Entries from a dataset
----------

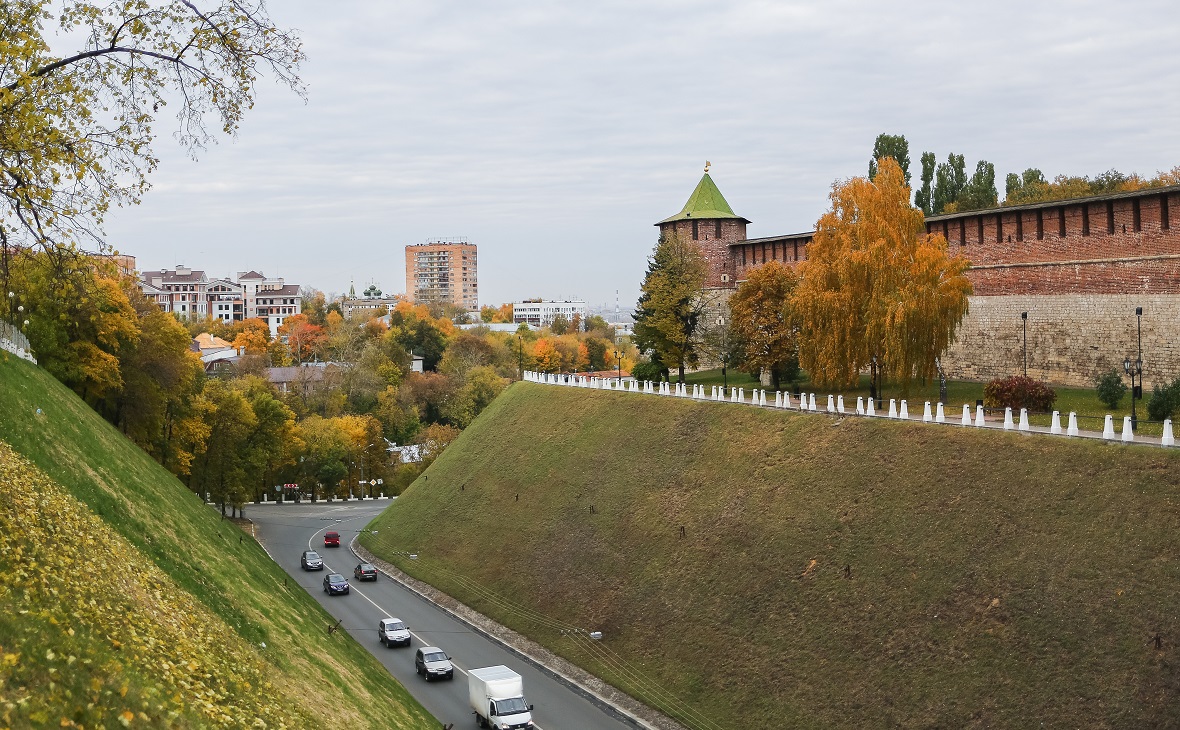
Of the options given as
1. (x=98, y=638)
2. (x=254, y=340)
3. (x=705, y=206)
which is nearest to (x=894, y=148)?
(x=705, y=206)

----------

Set down every line of the entries above word for word, leaving out the pictures.

Of the options given as
1. (x=98, y=638)
2. (x=254, y=340)
3. (x=705, y=206)
which is nearest to (x=894, y=148)?
(x=705, y=206)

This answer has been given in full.